Aloha man shot by deputies died of gunshot wound to chest, abdomen, according to medical examiner’s office
An Aloha man who was shot by Washington County sheriff’s deputies Saturday night died of a gunshot wound to his right chest and abdomen, according to the state medical examiner’s office.
Jeffery David Anderson, 56, was pronounced dead early Sunday morning at OHSU hospital, according to the Washington County Sheriff’s Office. Two deputies fired at Anderson, who authorities say was armed with a rifle, but the sheriff’s office hasn’t released how many shots were fired or how many times Anderson was struck.
Sgt. Bob Ray, a sheriff’s office spokesman, said deputies on Thursday responded to a call reporting that Anderson was suicidal.
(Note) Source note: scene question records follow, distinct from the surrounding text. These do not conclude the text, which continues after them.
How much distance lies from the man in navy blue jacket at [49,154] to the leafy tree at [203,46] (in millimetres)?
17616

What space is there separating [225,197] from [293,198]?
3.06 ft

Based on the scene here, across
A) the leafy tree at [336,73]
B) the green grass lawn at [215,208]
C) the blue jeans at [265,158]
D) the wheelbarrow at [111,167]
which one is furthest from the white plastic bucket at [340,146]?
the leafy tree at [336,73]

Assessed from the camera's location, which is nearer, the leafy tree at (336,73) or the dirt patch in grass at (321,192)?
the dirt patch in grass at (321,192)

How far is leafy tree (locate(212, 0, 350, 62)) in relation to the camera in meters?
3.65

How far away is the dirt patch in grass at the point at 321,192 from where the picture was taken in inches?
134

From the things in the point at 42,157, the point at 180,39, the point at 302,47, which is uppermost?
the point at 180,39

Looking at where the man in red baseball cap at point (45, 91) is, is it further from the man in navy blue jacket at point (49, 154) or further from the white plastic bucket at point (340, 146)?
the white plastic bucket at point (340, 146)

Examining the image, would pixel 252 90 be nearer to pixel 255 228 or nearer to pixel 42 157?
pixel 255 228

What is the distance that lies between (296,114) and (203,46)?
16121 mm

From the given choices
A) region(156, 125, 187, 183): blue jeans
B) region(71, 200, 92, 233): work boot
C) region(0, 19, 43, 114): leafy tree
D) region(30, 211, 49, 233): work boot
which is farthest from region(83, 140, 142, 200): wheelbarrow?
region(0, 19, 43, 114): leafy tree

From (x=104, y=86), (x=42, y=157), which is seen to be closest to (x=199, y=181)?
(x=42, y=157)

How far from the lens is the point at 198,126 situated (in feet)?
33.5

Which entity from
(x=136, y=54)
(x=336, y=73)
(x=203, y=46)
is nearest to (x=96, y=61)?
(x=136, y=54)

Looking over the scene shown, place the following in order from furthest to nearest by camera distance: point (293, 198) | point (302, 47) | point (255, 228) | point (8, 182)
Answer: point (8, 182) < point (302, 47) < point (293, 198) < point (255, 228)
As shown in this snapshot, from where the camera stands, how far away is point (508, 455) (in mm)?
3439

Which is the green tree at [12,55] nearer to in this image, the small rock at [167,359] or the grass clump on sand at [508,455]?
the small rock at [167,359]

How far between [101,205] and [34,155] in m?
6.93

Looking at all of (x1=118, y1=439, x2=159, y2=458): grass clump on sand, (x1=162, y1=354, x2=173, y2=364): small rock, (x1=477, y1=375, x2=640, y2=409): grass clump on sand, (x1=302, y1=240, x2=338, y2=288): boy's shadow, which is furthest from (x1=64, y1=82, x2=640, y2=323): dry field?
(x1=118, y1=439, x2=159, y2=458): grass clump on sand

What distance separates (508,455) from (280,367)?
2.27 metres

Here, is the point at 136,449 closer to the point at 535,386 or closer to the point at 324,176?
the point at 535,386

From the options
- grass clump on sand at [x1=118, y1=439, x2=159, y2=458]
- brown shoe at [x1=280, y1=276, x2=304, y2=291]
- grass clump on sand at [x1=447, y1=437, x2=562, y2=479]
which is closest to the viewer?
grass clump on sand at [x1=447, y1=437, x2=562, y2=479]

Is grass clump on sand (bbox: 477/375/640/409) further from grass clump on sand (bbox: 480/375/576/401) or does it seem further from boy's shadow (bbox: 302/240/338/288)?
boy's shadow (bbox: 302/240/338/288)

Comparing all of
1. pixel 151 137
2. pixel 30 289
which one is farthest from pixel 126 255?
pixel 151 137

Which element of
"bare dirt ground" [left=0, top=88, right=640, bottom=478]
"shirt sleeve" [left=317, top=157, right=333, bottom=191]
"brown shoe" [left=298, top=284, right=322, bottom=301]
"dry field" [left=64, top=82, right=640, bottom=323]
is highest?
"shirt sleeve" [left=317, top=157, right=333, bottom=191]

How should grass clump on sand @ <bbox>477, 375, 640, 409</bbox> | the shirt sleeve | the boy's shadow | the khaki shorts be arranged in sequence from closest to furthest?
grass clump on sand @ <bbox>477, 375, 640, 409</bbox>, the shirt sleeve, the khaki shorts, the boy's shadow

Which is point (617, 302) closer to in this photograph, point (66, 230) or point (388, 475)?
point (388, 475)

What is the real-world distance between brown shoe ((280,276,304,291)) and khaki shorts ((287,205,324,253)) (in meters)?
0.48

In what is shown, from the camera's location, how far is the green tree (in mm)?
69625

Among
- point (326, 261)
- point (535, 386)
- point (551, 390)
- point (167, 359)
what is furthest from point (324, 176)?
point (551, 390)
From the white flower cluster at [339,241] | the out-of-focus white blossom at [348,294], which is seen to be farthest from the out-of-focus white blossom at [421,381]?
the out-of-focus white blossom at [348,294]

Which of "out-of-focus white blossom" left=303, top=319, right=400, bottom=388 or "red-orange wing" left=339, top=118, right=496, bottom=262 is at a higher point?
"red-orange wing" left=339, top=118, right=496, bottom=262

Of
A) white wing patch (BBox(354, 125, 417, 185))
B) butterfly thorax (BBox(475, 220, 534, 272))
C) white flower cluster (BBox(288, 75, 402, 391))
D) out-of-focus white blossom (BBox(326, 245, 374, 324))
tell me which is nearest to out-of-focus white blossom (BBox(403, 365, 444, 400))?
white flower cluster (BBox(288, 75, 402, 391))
Deputies, Ray said, contacted Anderson at his home and they took him to a local hospital for further treatment. Ray wasn’t sure who called police during that incident.
Shortly before 8:15 p.m. Saturday, people began calling 9-1-1 reporting a man armed with a gun on Southwest 195th Avenue, south of Southwest Farmington Road, said Sgt. David Thompson, a sheriff’s office spokesman.
Anderson’s neighbor, Jim Briggs, said he called 9-1-1 Saturday night after a passing motorcyclist told Briggs’ mother-in-law to go inside Briggs’ house because the motorcyclist had seen a man carrying a gun down 195th Avenue.
Briggs said he watched out his door as Anderson, whom he described as unstable, sat on the curb across from Briggs’ house and pointed a rifle toward cars driving along 195th Avenue. He said Anderson, who lived two doors down on the same side of the street, was talking to himself and seemed drunk.
At least two deputies reportedly arrived shortly after the calls and found the man, armed with a rifle. Within a few minutes of the deputies’ arrival, Briggs said, Anderson took aim at them, and two officers fired back.
The sheriff’s office has not confirmed whether Anderson pointed the weapon at deputies. After Anderson was shot, he was taken to OHSU Hospital, where he later died.
The two deputies who shot Anderson were placed on paid administrative leave, Thompson said. They have not yet been identified, and Ray wasn’t sure when they will be interviewed.
The sheriff’s office is not releasing further information, citing the ongoing investigation, which is being conducted by the Washington County Major Crimes Team.
The shooting is the second deputy-involved shooting in Washington County this year. Last month, sheriff’s deputies fatally shot Robert Kimball Fox, 52, of Aloha, after authorities say he pointed a “loaded high-power rifle” at deputies and failed to respond to multiple commands to drop the gun.